Your instructions: For the material below, the expected output is exactly the lines between the line holding "Warfare in the Spiritual Realm" and the line holding "ENCYCLOPEDIA OF CABBAGE", inclusive, with pictures left out.

Excerpted records:
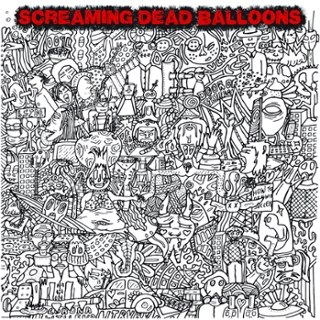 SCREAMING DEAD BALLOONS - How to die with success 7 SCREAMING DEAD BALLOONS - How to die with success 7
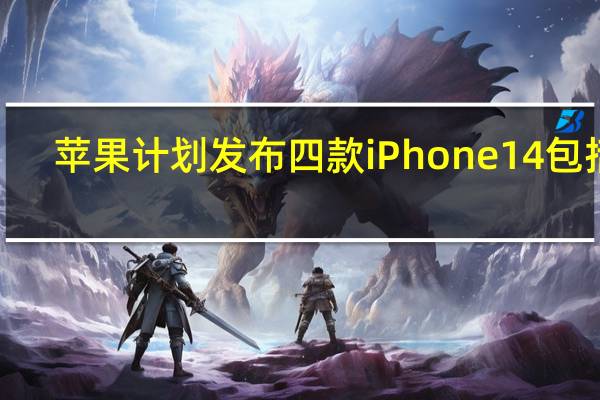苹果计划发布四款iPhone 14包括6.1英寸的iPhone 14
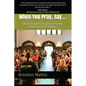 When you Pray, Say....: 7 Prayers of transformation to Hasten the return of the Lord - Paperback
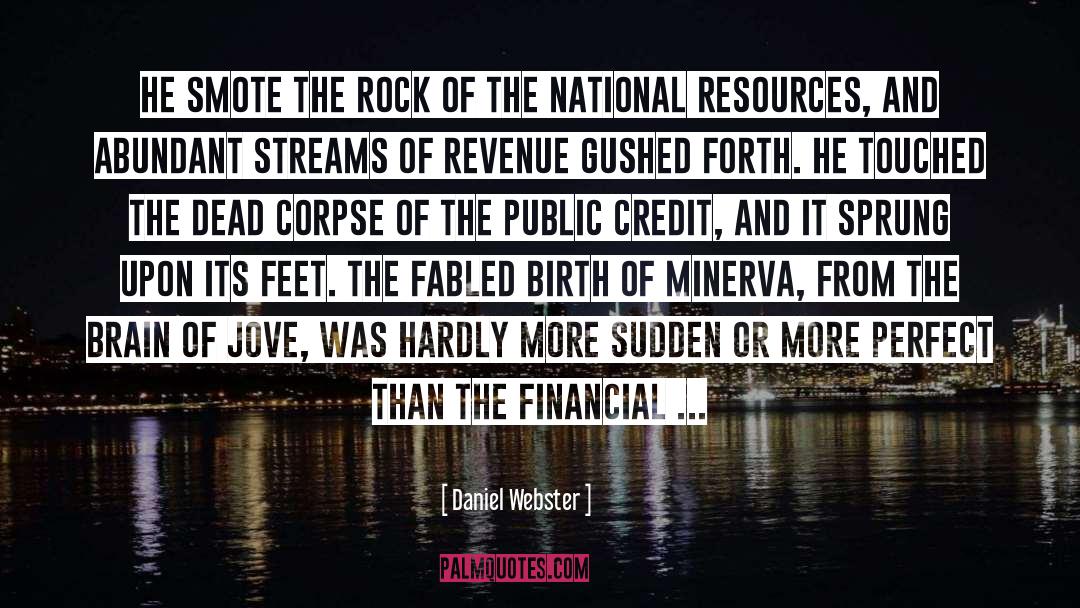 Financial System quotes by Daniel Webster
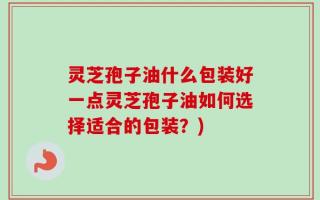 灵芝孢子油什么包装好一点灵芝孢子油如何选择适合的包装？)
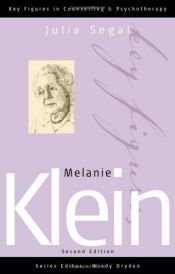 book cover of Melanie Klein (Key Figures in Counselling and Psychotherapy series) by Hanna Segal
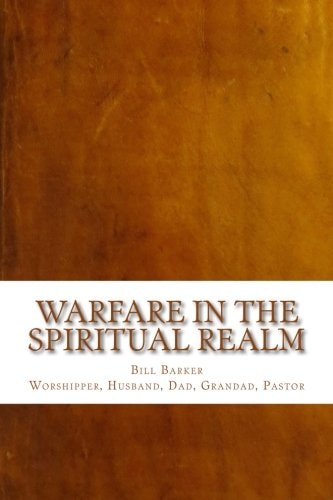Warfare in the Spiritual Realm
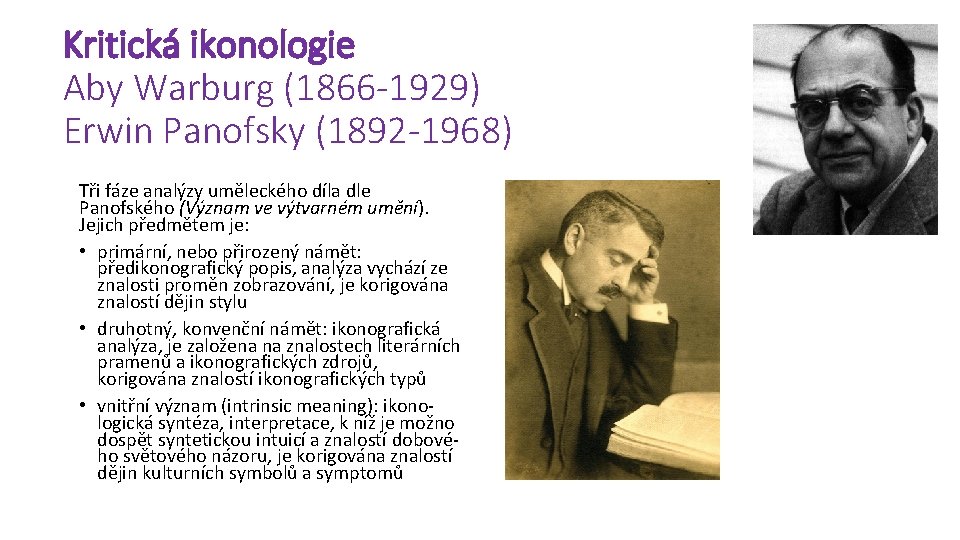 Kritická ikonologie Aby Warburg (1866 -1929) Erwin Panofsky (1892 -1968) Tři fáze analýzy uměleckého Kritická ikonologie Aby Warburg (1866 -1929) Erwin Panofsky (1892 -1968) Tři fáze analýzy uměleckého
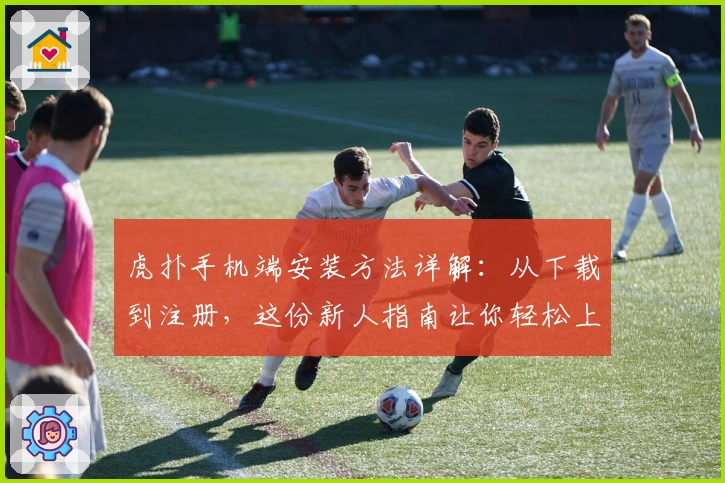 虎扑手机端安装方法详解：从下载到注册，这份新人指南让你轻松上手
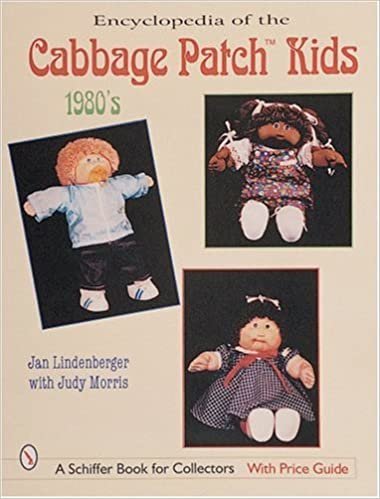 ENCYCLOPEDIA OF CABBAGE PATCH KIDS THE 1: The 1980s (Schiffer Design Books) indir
==
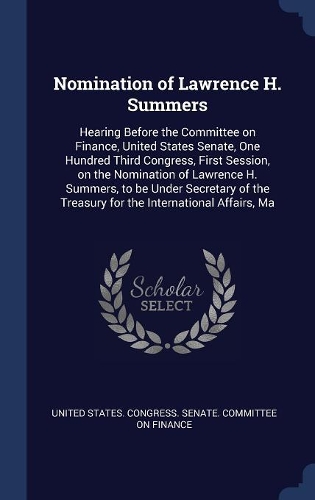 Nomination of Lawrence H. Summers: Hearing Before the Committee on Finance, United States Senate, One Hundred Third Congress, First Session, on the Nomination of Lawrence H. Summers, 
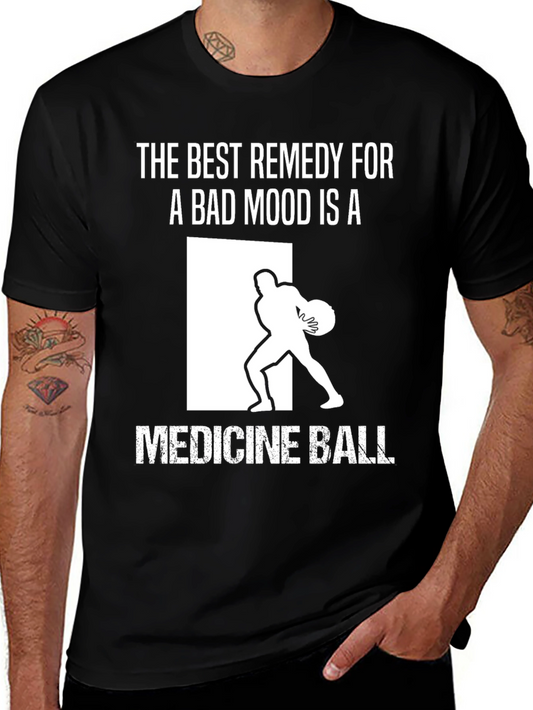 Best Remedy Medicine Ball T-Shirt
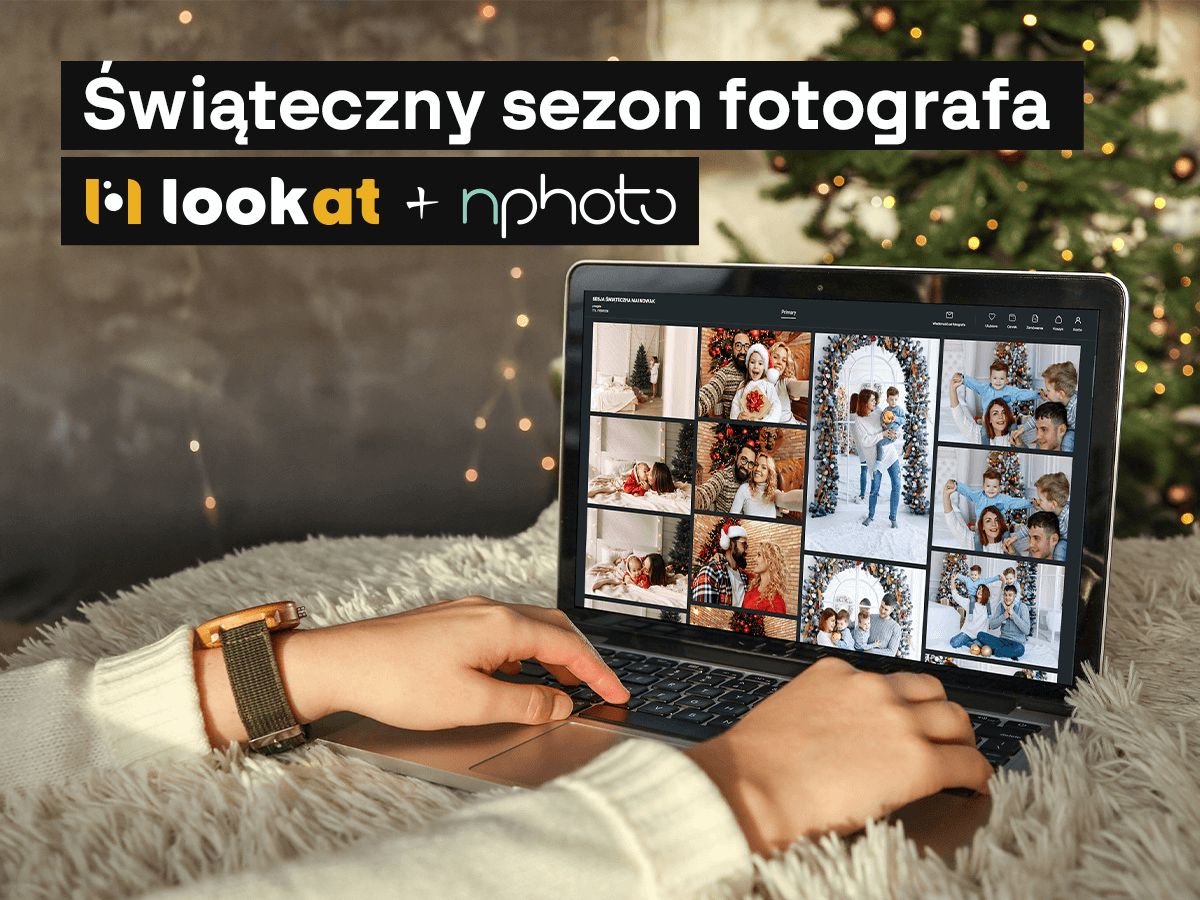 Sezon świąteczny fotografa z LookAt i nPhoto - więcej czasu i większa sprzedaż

Solution:
Warfare in the Spiritual Realm
 Kritická ikonologie Aby Warburg (1866 -1929) Erwin Panofsky (1892 -1968) Tři fáze analýzy uměleckého Kritická ikonologie Aby Warburg (1866 -1929) Erwin Panofsky (1892 -1968) Tři fáze analýzy uměleckého
 虎扑手机端安装方法详解：从下载到注册，这份新人指南让你轻松上手
 ENCYCLOPEDIA OF CABBAGE PATCH KIDS THE 1: The 1980s (Schiffer Design Books) indir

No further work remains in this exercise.